### WHAT THE TASK ASKS
Copy the entries from the line with "Examining the image, would" through the end of the entries, substituting "denim jeans" for every "blue jeans" and changing nothing else. Omit the pictures from your copy.

# # # #

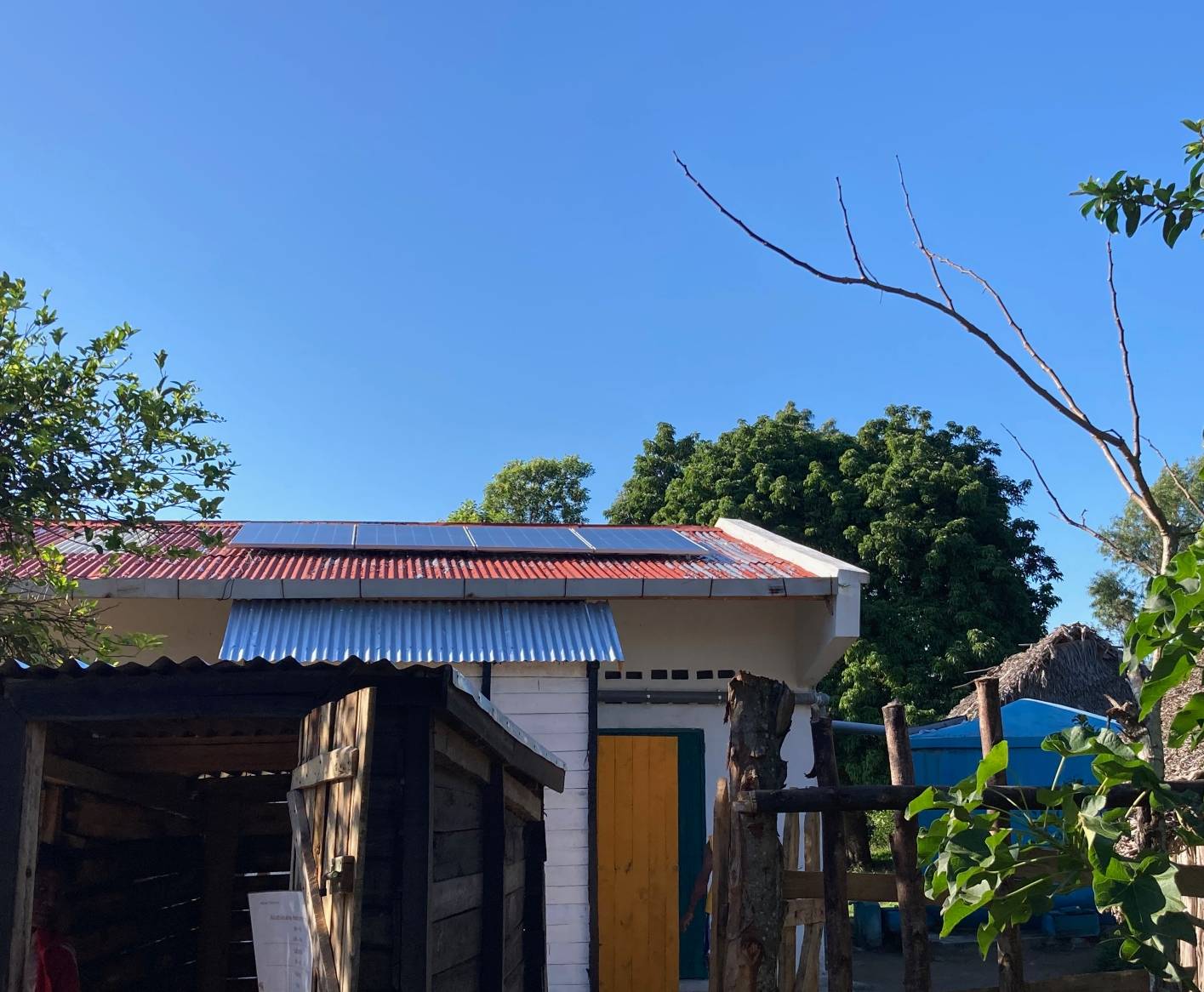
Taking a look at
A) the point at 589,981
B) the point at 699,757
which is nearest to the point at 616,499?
the point at 699,757

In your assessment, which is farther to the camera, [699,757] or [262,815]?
[699,757]

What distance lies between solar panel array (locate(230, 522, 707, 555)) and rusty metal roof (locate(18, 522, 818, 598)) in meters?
0.08

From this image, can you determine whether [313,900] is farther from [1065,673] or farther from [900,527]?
[900,527]

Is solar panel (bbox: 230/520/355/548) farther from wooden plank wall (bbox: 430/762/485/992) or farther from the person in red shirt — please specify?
wooden plank wall (bbox: 430/762/485/992)

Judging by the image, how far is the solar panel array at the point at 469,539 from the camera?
35.9ft

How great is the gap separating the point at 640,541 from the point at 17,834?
8182 millimetres

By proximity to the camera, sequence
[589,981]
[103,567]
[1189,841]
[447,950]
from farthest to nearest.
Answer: [103,567], [589,981], [447,950], [1189,841]

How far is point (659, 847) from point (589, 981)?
1628 millimetres

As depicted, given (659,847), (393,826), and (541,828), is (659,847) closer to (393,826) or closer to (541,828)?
(541,828)

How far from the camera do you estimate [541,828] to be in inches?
303

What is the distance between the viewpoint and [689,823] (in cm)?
1009

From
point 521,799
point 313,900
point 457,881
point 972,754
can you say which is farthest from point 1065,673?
point 313,900

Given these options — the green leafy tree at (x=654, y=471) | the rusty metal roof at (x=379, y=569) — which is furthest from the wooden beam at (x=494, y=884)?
the green leafy tree at (x=654, y=471)

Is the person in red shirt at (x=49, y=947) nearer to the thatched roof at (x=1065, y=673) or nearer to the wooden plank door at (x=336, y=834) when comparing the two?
the wooden plank door at (x=336, y=834)
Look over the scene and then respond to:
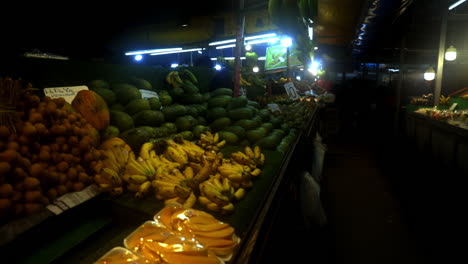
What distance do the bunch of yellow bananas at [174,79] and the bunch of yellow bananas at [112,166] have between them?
6.42ft

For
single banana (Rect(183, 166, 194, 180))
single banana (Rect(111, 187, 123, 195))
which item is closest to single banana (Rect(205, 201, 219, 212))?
single banana (Rect(183, 166, 194, 180))

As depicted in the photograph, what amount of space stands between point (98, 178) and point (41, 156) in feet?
1.17

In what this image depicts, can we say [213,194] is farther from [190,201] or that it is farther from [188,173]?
[188,173]

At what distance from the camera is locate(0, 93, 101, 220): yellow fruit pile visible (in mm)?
1355

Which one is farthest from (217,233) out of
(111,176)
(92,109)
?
(92,109)

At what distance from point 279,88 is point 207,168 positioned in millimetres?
7687

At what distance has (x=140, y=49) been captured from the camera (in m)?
13.2

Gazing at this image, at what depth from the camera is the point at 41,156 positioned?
156cm

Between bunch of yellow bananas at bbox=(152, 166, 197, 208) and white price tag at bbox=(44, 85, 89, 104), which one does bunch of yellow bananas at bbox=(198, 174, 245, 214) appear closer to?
bunch of yellow bananas at bbox=(152, 166, 197, 208)

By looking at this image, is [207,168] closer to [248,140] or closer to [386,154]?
[248,140]

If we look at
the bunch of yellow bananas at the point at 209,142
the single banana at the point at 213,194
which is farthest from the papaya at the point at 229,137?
the single banana at the point at 213,194

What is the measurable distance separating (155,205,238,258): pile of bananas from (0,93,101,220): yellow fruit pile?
0.69m

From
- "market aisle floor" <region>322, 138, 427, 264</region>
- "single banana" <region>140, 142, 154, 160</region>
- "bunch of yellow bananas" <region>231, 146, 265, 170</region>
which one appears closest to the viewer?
"single banana" <region>140, 142, 154, 160</region>

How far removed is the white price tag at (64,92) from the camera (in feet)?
7.68
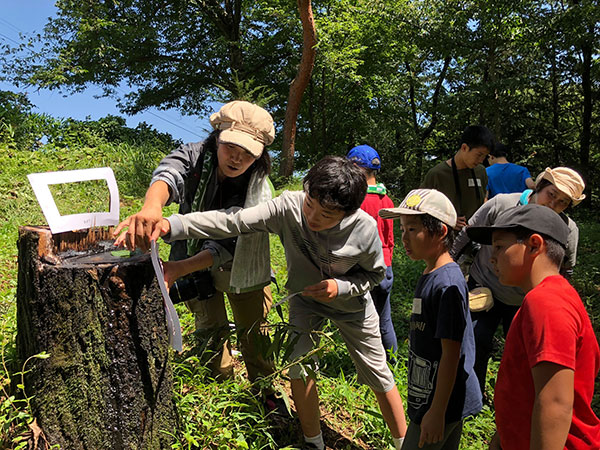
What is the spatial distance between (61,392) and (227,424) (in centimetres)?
81

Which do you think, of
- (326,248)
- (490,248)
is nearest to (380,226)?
(490,248)

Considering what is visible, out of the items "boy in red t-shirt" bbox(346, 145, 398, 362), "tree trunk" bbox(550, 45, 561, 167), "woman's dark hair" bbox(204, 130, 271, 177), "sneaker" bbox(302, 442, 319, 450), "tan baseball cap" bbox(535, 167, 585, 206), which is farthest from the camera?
"tree trunk" bbox(550, 45, 561, 167)

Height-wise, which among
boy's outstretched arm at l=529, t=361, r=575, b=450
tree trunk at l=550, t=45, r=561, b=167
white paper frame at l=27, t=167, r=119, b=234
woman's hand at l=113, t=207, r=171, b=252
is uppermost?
tree trunk at l=550, t=45, r=561, b=167

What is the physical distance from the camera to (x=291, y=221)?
2244 millimetres

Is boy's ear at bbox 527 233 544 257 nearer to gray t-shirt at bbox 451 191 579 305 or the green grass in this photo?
the green grass

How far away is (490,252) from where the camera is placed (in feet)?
9.68

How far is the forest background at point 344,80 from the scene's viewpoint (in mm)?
8867

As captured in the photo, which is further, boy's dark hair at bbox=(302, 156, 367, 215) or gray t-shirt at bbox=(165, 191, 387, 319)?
gray t-shirt at bbox=(165, 191, 387, 319)

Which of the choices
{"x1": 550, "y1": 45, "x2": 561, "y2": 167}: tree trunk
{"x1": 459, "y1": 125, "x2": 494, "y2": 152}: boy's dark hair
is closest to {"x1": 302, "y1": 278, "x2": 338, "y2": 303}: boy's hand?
{"x1": 459, "y1": 125, "x2": 494, "y2": 152}: boy's dark hair

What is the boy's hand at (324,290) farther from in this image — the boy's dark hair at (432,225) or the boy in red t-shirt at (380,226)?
the boy in red t-shirt at (380,226)

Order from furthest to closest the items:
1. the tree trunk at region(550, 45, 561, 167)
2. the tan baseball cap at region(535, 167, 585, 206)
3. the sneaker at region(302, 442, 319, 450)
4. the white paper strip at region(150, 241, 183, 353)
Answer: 1. the tree trunk at region(550, 45, 561, 167)
2. the tan baseball cap at region(535, 167, 585, 206)
3. the sneaker at region(302, 442, 319, 450)
4. the white paper strip at region(150, 241, 183, 353)

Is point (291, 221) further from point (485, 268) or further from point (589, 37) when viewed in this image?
point (589, 37)

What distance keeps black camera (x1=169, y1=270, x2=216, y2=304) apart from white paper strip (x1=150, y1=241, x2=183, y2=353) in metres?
0.44

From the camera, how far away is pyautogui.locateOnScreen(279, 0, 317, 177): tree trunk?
973 cm
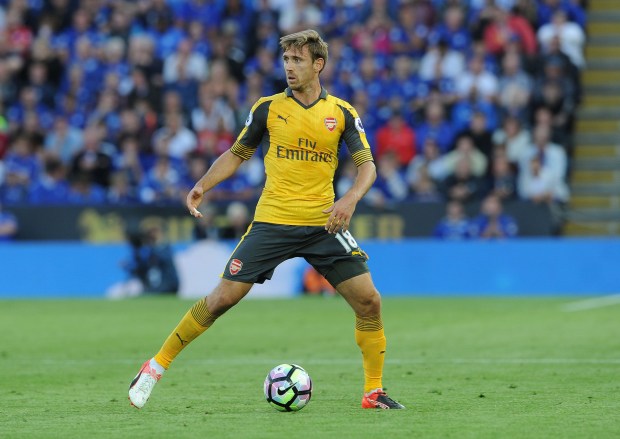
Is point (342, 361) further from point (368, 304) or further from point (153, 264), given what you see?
point (153, 264)

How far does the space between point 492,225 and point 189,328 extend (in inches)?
492

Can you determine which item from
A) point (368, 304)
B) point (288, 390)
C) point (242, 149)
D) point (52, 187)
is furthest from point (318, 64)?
point (52, 187)

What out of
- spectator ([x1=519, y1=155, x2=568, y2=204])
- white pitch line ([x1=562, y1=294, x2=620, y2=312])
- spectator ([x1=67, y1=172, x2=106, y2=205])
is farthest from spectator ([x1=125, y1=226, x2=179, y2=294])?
white pitch line ([x1=562, y1=294, x2=620, y2=312])

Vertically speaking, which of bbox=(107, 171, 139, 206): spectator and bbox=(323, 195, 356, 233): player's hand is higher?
bbox=(107, 171, 139, 206): spectator

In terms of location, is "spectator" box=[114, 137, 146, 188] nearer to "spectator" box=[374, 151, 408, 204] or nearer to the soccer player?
"spectator" box=[374, 151, 408, 204]

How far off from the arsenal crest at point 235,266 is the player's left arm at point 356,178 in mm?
627

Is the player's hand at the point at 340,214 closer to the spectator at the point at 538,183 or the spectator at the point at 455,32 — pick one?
the spectator at the point at 538,183

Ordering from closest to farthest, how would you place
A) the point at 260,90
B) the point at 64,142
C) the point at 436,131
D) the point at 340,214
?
the point at 340,214 → the point at 436,131 → the point at 260,90 → the point at 64,142

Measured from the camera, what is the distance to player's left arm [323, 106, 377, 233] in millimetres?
8156

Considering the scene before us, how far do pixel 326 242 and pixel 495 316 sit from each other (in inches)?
335

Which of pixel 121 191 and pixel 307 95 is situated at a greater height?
pixel 121 191

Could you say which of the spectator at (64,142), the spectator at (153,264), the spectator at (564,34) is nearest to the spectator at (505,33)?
the spectator at (564,34)

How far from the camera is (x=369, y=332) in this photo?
8602mm

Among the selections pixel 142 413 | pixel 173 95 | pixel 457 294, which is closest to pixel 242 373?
pixel 142 413
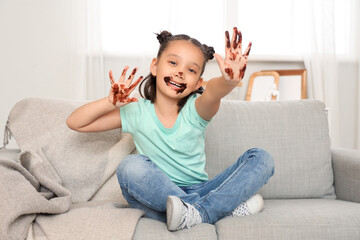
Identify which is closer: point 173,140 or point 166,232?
point 166,232

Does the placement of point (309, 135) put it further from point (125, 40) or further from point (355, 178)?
point (125, 40)

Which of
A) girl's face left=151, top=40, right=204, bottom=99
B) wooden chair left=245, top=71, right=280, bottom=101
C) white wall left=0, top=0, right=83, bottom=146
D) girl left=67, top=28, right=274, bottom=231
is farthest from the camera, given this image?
wooden chair left=245, top=71, right=280, bottom=101

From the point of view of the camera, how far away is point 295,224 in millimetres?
1312

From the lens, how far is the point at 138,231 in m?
1.22

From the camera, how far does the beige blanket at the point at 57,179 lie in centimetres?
120

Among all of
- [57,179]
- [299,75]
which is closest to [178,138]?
[57,179]

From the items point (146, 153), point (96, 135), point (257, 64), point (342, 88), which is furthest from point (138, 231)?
point (342, 88)

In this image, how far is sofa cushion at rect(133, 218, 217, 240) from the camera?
1195mm

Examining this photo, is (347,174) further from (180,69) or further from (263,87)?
(263,87)

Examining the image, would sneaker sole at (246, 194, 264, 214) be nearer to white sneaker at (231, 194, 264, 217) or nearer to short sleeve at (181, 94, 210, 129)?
white sneaker at (231, 194, 264, 217)

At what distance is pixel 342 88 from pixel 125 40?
5.93 feet

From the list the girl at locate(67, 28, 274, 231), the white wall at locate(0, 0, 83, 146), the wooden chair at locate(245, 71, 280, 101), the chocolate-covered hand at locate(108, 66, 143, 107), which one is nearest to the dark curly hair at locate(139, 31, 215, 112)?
the girl at locate(67, 28, 274, 231)

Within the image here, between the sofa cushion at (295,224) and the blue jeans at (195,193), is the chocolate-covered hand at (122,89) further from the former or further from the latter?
the sofa cushion at (295,224)

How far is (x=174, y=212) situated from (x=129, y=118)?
0.48m
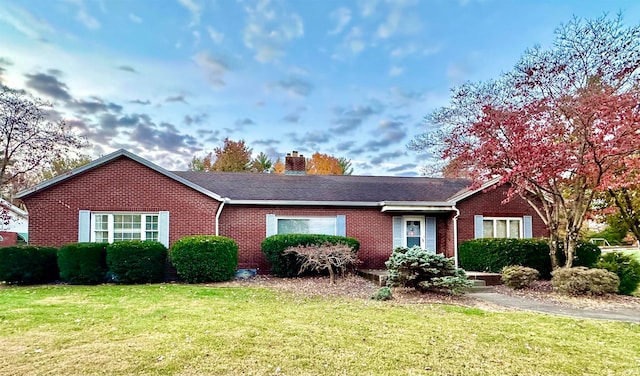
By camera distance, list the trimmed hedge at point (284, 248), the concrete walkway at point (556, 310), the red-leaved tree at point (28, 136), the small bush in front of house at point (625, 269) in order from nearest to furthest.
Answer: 1. the concrete walkway at point (556, 310)
2. the red-leaved tree at point (28, 136)
3. the small bush in front of house at point (625, 269)
4. the trimmed hedge at point (284, 248)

# # # #

### EXERCISE RESULT
Examining the image, would sneaker sole at (246, 194, 264, 214) be nearer to white sneaker at (231, 194, 264, 217) or nearer to short sleeve at (181, 94, 210, 129)?
white sneaker at (231, 194, 264, 217)

At what distance is pixel 342 88 from pixel 125 40?
5.93 feet

From the list the girl at locate(67, 28, 274, 231), the white wall at locate(0, 0, 83, 146), the wooden chair at locate(245, 71, 280, 101), the chocolate-covered hand at locate(108, 66, 143, 107), which one is nearest to the dark curly hair at locate(139, 31, 215, 112)?
the girl at locate(67, 28, 274, 231)

Within the image here, between the sofa cushion at (295,224) and the denim jeans at (195,193), is the chocolate-covered hand at (122,89) further from the former or further from the latter?
the sofa cushion at (295,224)

How far is (x=174, y=212) situated from (x=129, y=118)?
0.48m
By camera distance, list the trimmed hedge at point (284, 248), the concrete walkway at point (556, 310), the red-leaved tree at point (28, 136), the small bush in front of house at point (625, 269) in order from nearest to furthest.
Answer: 1. the concrete walkway at point (556, 310)
2. the red-leaved tree at point (28, 136)
3. the small bush in front of house at point (625, 269)
4. the trimmed hedge at point (284, 248)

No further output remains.